Disnakertranskop UKM Barito Utara Imbau Pencari Kerja dan Perusahaan Tertib Lapor

kaltengterkini.co.id • 15 April 2026 15:05
Disnakertranskop UKM Barito Utara Imbau Pencari Kerja dan Perusahaan Tertib Lapor

MUARA TEWEH, KALTENGTERKINI.CO.ID – Dinas Ketenagakerjaan, Transmigrasi, Koperasi dan UKM (Disnakertranskop UKM) Kabupaten Barito Utara mengimbau pencari kerja dan perusahaan di daerah setempat untuk tertib melapor sesuai ketentuan.

“Kepada seluruh pencari kerja pemegang kartu AK-1 agar segera melaporkan jika telah memperoleh pekerjaan. Hal ini dinilai penting agar data yang dimiliki pemerintah benar-benar mencerminkan kondisi riil di lapangan,” kata Kepala Disnakertranskop UKM Barito Utara, M Mastur, Rabu (15/4/2026).
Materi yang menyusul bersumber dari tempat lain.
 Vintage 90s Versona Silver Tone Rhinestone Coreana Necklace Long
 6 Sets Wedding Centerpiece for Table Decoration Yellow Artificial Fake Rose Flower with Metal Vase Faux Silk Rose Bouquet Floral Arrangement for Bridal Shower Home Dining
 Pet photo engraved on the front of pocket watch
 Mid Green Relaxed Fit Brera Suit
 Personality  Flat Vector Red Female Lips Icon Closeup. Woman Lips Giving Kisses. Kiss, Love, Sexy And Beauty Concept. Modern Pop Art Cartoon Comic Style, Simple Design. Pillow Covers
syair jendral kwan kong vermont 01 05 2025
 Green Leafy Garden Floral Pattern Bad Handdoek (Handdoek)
Selain itu, Mastur juga menyoroti masih adanya perusahaan yang belum tertib dalam melaporkan data tenaga kerja mereka. Kondisi tersebut dinilai menjadi salah satu penyebab ketidaksinkronan data ketenagakerjaan di daerah.
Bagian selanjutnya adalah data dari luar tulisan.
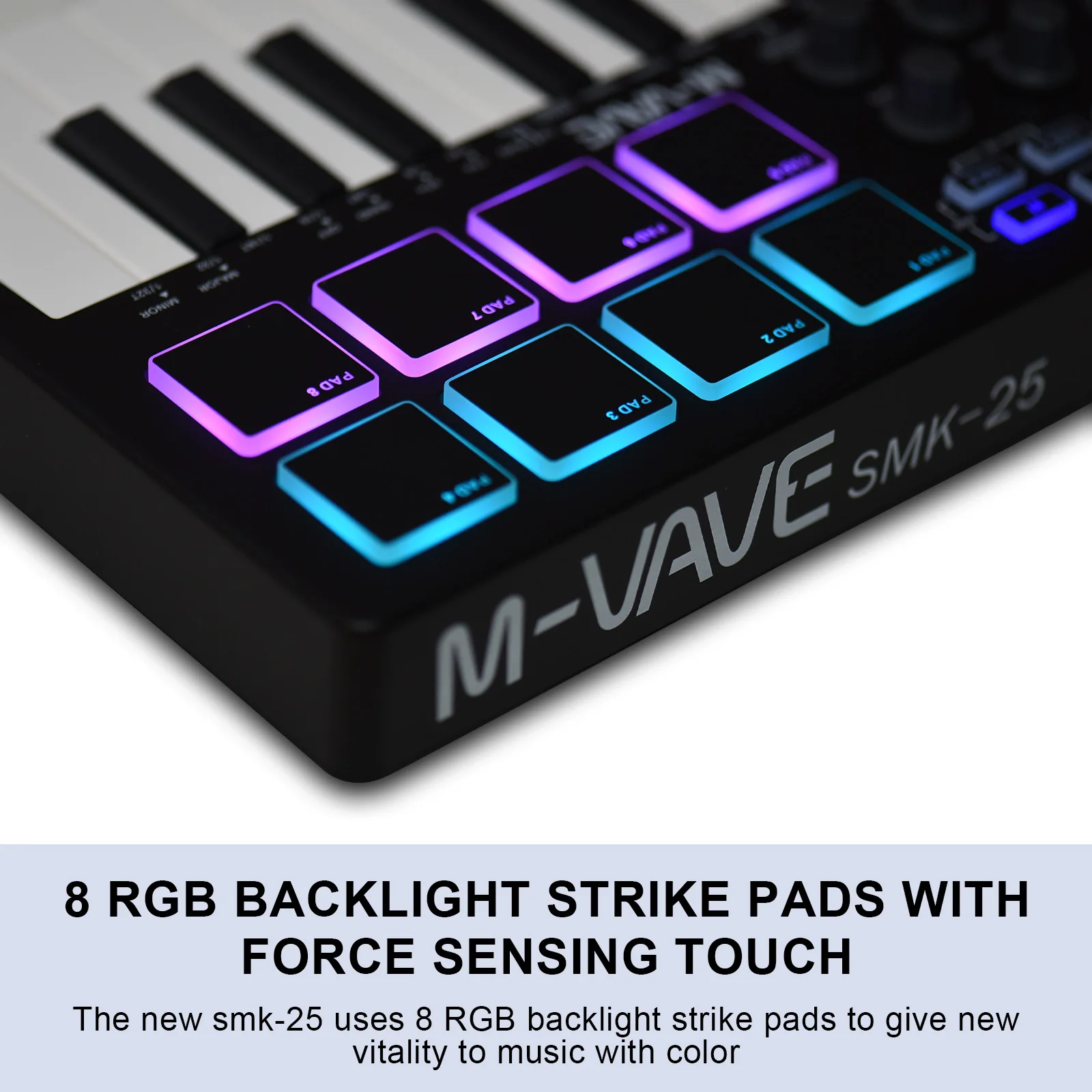 M-VAVE 25-Key MIDI Control Keyboard Mini Portable USB MIDI Keyboard Controller & Sensitive Keys 8 RGB Backlit Pads 8 Knobs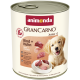 Dose Animonda GranCarno Junior <1 Hundefutter – Rind + Huhn, Etikett mit Fleischstücken und Welpenbild.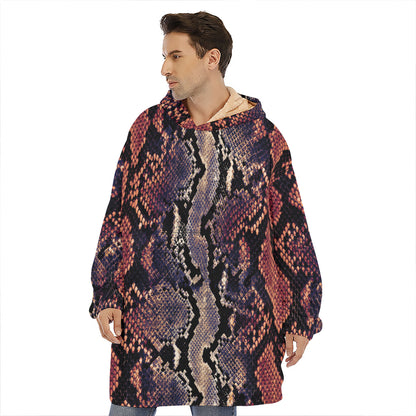 Blue And Red Snakeskin Print Hoodie Blanket
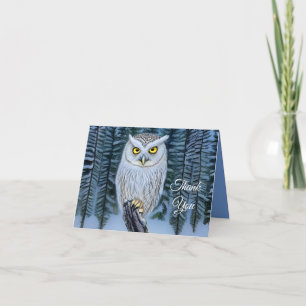 Silent Watch - Northern Winter Woods Gray Owl Thank You Card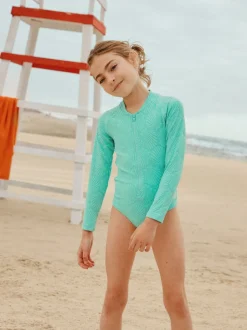 Mint Green Shell - Textured Long Sleeve Sunsafe Swimsuit (3-16yrs)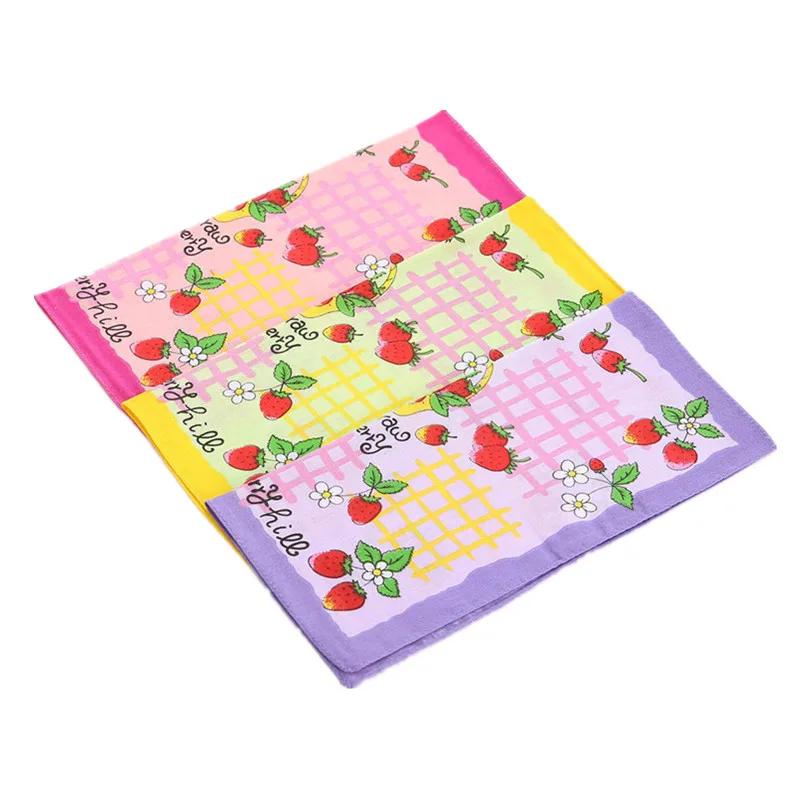 3Pcs 28x28cm Small 100% Cotton Cartoon Children Hand Towel Handkerchiefs Kindergarten Square Scarves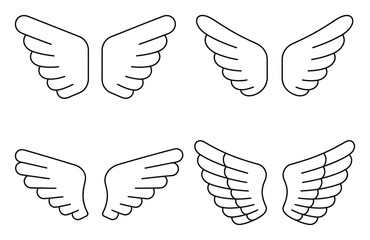 Obraz premium Collection of Four Stylized Black and White Wing Designs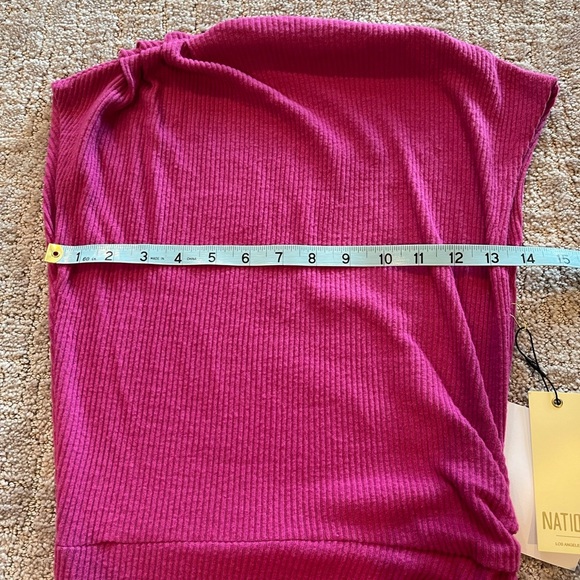 NWT Nation Ltd Clarisse Draped Dress, Midi, Cap Sleeve, Form Fitting, Magenta,XS - Picture 6 of 16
“Kami menemukan masih ada perusahaan yang belum melaporkan tenaga kerjanya secara resmi. Ini tentu berdampak pada keakuratan data dan berpotensi menghambat program pemerintah,” tegasnya.
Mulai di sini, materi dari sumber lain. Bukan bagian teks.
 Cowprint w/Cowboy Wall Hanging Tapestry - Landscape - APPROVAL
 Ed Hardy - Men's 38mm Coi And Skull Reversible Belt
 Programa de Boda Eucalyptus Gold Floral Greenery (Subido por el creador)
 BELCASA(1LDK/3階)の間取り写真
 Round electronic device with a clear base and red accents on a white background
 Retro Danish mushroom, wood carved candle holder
Senada dengan itu, Kepala Bidang Ketenagakerjaan, Ronald Aprianto, menekankan pentingnya peran aktif semua pihak, baik masyarakat maupun dunia usaha, dalam mendukung pembaruan data ketenagakerjaan.

“Kami minta pemegang AK-1 yang sudah mendapatkan pekerjaan dan perusahaan sama-sama proaktif. Ini bukan hanya soal administrasi, tapi bagian dari tanggung jawab bersama dalam mendukung pembangunan daerah sesuai visi dan misi Bupati,” kata Ronald.

Menurutnya, data yang tidak akurat akan berdampak pada penyusunan program yang tidak tepat sasaran, khususnya dalam meningkatkan kesejahteraan masyarakat dan penyerapan tenaga kerja.

Disnakertranskop UKM Barito Utara juga membuka layanan pelaporan bagi masyarakat yang telah bekerja, baik secara langsung ke kantor dinas maupun melalui mekanisme yang telah disediakan.

Dengan langkah ini, pemerintah daerah berharap dapat memetakan secara lebih akurat jumlah warga yang masih membutuhkan pekerjaan sekaligus mengoptimalkan pelaksanaan program unggulan daerah.

“Jika kondisi ini terus dibiarkan, maka akan berdampak pada penyusunan kebijakan pemerintah yang tidak tepat sasaran, terutama dalam upaya menekan angka pengangguran di Barito Utara,” pungkas Mastur.